Zuordnungskriterien sind u. a.

  • Die agitatorische Verächtlichmachung des Staates: Gemeint ist etwa die ständige diffamierende Gleichsetzung der Bundesrepublik Deutschland mit Diktaturen, etwa dem NS- oder dem DDR-Regime.

  • Politisch motivierte Gewaltandrohungen bis hin zu Mordaufrufen gegen Vertreterinnen und Vertreter der Demokratie bzw. der staatlichen Institutionen, etwa im Rahmen sogenannter „Hausbesuche“, also martialisch inszenierter Versammlungen in direkter Wohnortnähe von Politikerinnen und Politikern oder anderen zum Feindbild erklärten Personen.

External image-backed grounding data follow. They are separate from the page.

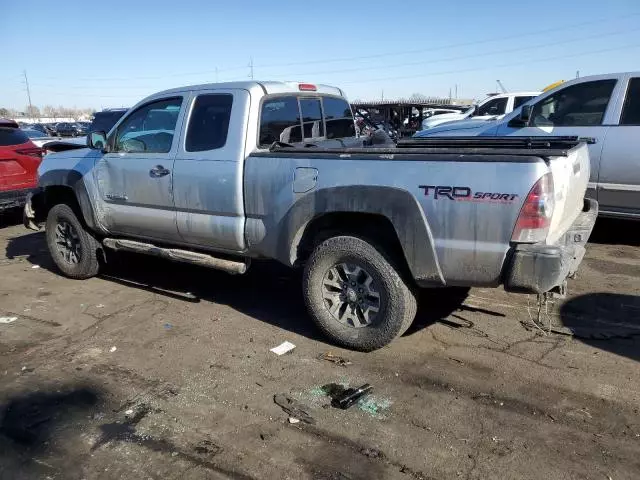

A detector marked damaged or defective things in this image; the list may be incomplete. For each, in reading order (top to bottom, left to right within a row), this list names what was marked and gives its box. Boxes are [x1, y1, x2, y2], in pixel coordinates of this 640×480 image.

damaged rear bumper [504, 198, 600, 294]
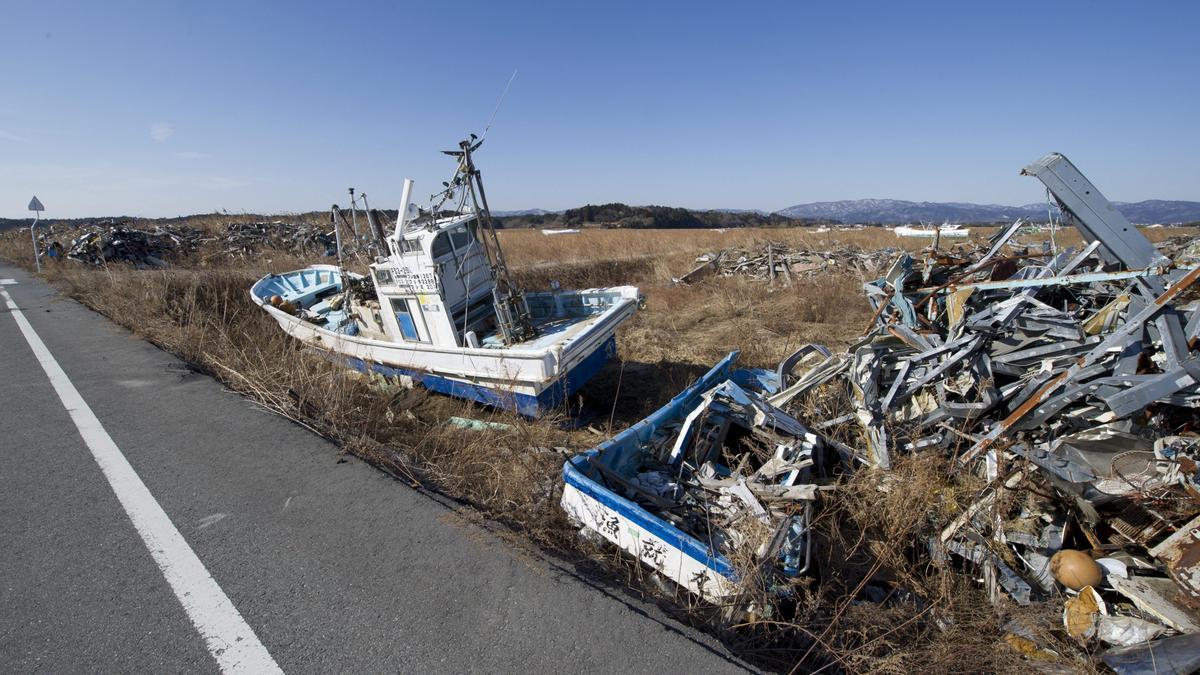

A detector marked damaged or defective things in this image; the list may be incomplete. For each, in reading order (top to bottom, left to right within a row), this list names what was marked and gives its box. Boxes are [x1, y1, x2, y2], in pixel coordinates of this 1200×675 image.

damaged fishing boat [250, 135, 644, 414]
damaged fishing boat [560, 352, 824, 604]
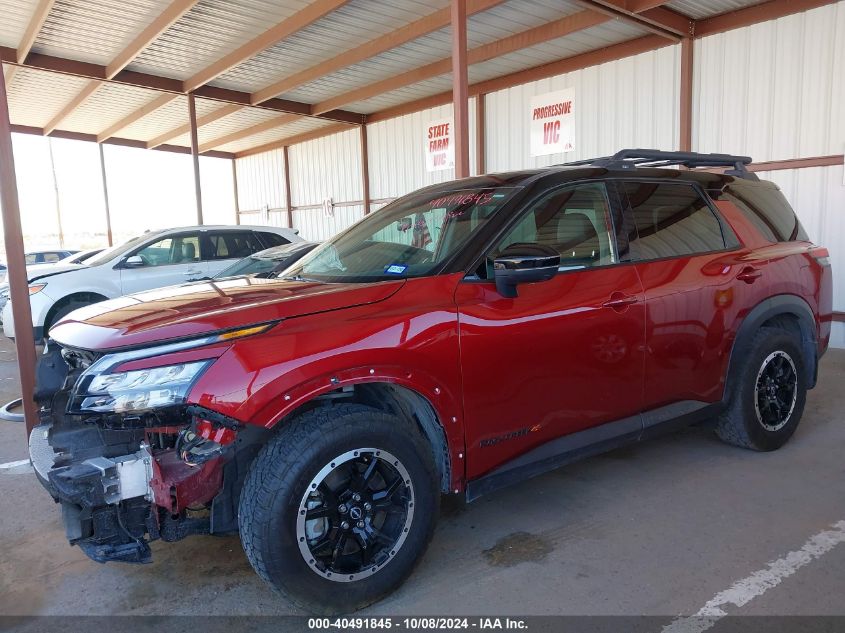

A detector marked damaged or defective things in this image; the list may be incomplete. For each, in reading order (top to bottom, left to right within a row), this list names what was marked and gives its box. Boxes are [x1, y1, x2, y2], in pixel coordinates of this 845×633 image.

crumpled hood [49, 276, 406, 350]
broken headlight [70, 360, 213, 414]
damaged front bumper [29, 344, 262, 564]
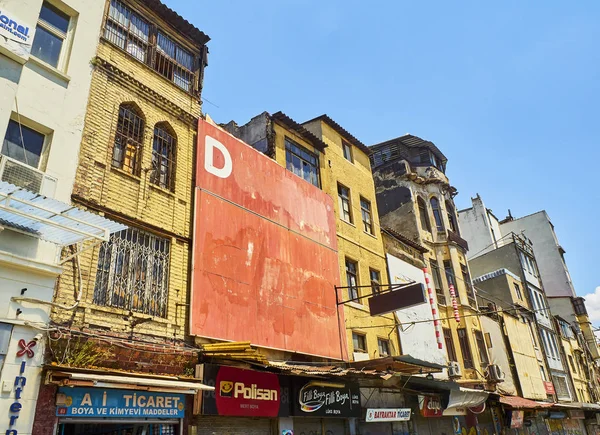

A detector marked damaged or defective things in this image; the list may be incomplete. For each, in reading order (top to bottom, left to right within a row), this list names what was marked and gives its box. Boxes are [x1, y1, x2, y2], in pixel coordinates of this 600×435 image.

rusty metal window grille [103, 0, 149, 63]
rusty metal window grille [155, 31, 195, 92]
rusty metal window grille [110, 104, 144, 175]
rusty metal window grille [151, 123, 177, 190]
rusty metal window grille [92, 228, 171, 316]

  • Der Aufruf zur Inanspruchnahme eines vermeintlichen Widerstandsrechts gegen den als Diktatur oder autoritäres Regime betrachteten Staat oder seine Institutionen.
  • Die Verbreitung und Nutzung von Verschwörungstheorien, die extremistische Elemente aufweisen und sich gegen das demokratische System wenden. Hierunter fallen insbesondere Verschwörungstheorien, die ein „Freund-Feind-Denken“ fördern und das Vertrauen der Bevölkerung in Demokratie und Rechtsstaat erschüttern sollen.

Im Ergebnis richten sich die Akteure im Phänomenbereich „Verfassungsschutzrelevante Delegitimierung des Staates“ insbesondere gegen das Demokratieprinzip und den demokratischen Rechtsstaat (Art. 20 GG) sowie in Teilen gegen die im Grundgesetz verbrieften Freiheits-, Gleichheits- und Menschenrechte (Art. 1 – 4 GG). Es bestehen tatsächliche Anhaltspunkte für eine verfassungsfeindliche Bestrebung und damit die Voraussetzungen für eine Beobachtung nach § 3 Abs. 1 Nr. 1 NVerfSchG.

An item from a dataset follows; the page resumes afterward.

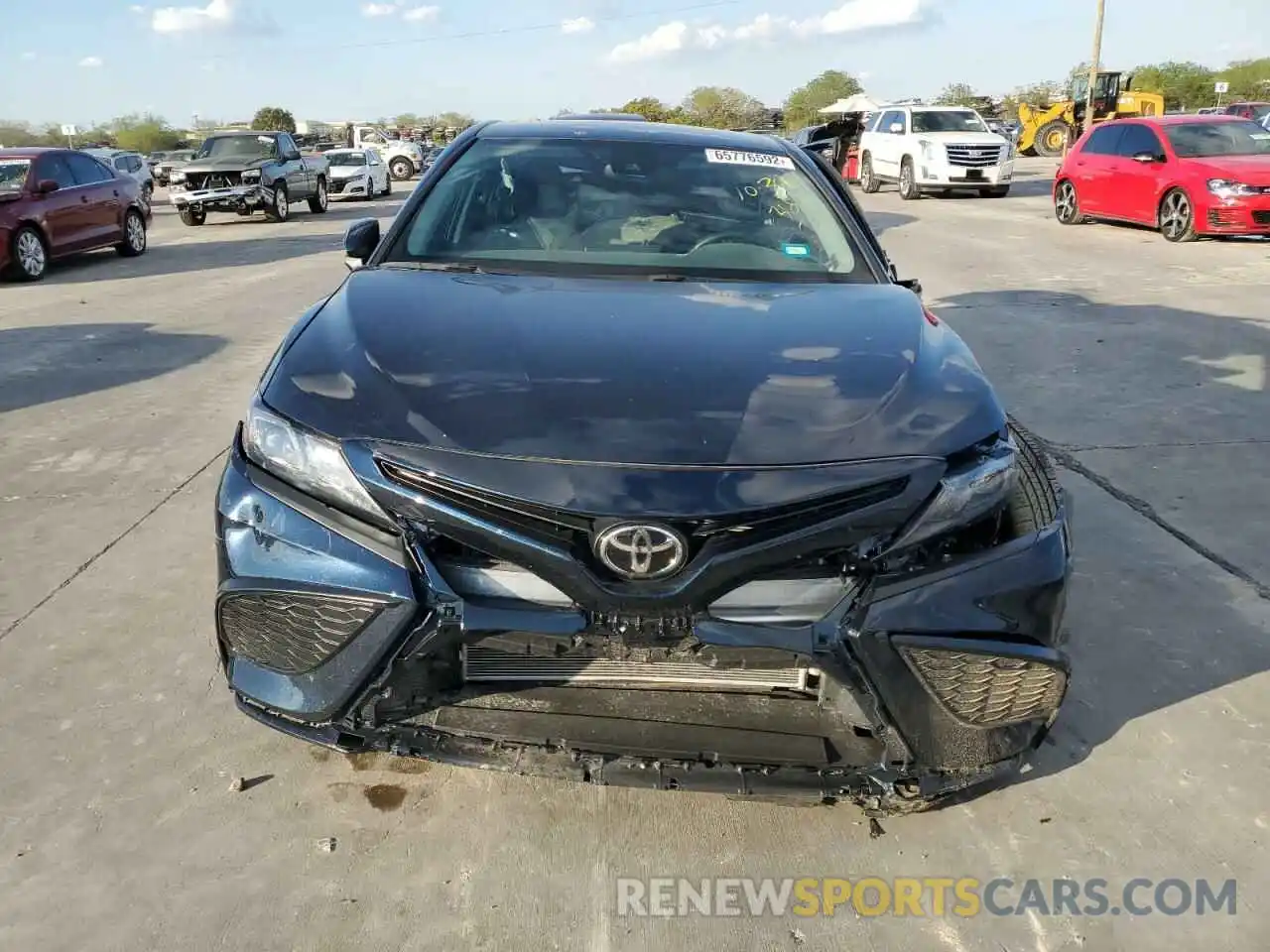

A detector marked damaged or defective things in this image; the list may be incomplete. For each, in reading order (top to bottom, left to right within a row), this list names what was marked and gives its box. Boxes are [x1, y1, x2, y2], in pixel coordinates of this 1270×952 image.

Die beobachteten Personen und Gruppierungen akzeptieren keine demokratischen Regulierungsmechanismen und erkennen faktenbasierte Entscheidungsprozesse nicht an. Die staatlichen Institutionen werden in sicherheitsgefährdender Weise verächtlich gemacht. Es zeichnet sich ab, dass eine Orientierung an Verschwörungstheorien die Grundlagen der freiheitlichen demokratischen Grundordnung beeinträchtigen. Es werden Forderungen nach einem Sturz der Regierung laut. Zum Teil wird Gewalt als legitimes Mittel in der politischen Auseinandersetzung befürwortet.

Die „Verfassungsschutzrelevante Delegitimierung des Staates“ stellt einen Extremismus sui generis (also: eigener Art) dar. Ihn kennzeichnet die fundamentale Ablehnung des demokratischen Systems der Bundesrepublik Deutschland. Im Gegensatz zum Rechtsextremismus fehlt jedoch die konkrete Vorstellung eines alternativen Staatsmodells.